Hacker News new | ask | show | jobs
by p_ing 498 days ago
UAC provides just-in-time elevation. The user belongs to the 'admin' group (aka wheel) and only receives an admin token when performing a task that requires elevation. Once the task is complete, the token is destroyed.
2 comments

> Once the task is complete, the token is destroyed.

It's less granular than a task though, it's an execution context. If you're running Notepad++ and it wants to update, it requires an elevation. The installer is now running in an admin context and can do whatever it wants, once it's finished installing it usually asks if you want to launch Notepad++ again. At that point the installer running in the admin context can launch Notepad++ within that admin context.

Thus there's a potential for the admin context to persist indefinitely.

In my mind, tasked based elevation is more granular. Something like "I need to write to the program files directory" and not a carte blanche "gimmie admin access to do whatever the hell I want".

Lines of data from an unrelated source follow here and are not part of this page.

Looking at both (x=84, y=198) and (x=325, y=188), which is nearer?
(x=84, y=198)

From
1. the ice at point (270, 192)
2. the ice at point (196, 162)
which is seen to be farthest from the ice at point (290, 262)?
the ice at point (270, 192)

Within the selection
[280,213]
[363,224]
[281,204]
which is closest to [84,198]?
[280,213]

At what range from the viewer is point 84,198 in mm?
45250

Sorry, I'm confused. I can't figure out from your explanation how the new adminless just-in-time elevation is supposed to be different from UAC's just-in-time elevation?
As far as I can tell, the difference is this:

UAC is per-process and monotonic. Once elevated, the entire process stays elevated.

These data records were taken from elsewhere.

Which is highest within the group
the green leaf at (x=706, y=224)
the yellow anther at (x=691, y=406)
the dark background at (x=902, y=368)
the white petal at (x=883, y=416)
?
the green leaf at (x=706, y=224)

The new model is per-operation. Even if the same process has been allowed to elevate before, it must ask to do it again. I don't know how granular this is, and whether there's a grace period like sudo.

However, the biggest problem with UAC was that it was considered too noisy for the end user, leading to people just blindly accepting every dialog and Microsoft turning down the default level to the much less secure "don't always prompt". I don't know how this new model will address that problem; naively, it seems to be worse on this front.

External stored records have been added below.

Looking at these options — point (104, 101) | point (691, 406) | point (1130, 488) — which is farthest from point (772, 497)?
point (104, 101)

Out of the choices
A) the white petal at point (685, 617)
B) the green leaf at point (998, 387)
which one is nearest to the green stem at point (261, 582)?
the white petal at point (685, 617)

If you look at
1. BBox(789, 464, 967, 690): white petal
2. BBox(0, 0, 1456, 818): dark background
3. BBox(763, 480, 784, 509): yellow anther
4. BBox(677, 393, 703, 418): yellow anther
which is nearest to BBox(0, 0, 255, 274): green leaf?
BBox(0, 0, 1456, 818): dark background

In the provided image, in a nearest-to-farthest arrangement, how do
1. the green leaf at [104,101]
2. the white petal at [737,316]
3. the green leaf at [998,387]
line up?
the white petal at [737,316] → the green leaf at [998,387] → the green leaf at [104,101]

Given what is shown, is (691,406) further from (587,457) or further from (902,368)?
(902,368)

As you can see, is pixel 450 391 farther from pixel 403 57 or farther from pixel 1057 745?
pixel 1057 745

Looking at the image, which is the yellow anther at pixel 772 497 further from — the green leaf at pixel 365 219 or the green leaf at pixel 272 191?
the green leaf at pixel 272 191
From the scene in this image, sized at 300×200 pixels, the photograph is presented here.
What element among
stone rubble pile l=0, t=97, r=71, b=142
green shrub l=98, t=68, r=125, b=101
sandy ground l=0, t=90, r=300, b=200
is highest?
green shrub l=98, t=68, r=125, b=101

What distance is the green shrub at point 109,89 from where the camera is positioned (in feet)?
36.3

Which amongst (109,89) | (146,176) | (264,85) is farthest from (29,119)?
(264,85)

Huh. In that case, the upthread commenter likening the new model to being more "linux-like" seems confusing.

Given that they didn't mention which Linux security model the new system was like, I presumed they meant the most commonly referenced model for performing administrative tasks: sudo/doas - which elevates a process for its entire runtime.

But if it's a per-operation model, I guess they might have been comparing it to the "desktop portal"/"policykit-dbus" model instead? Which does kind of fit, but I don't think is the security model that most people think of when someone says "linux-like just-in-time escalation"?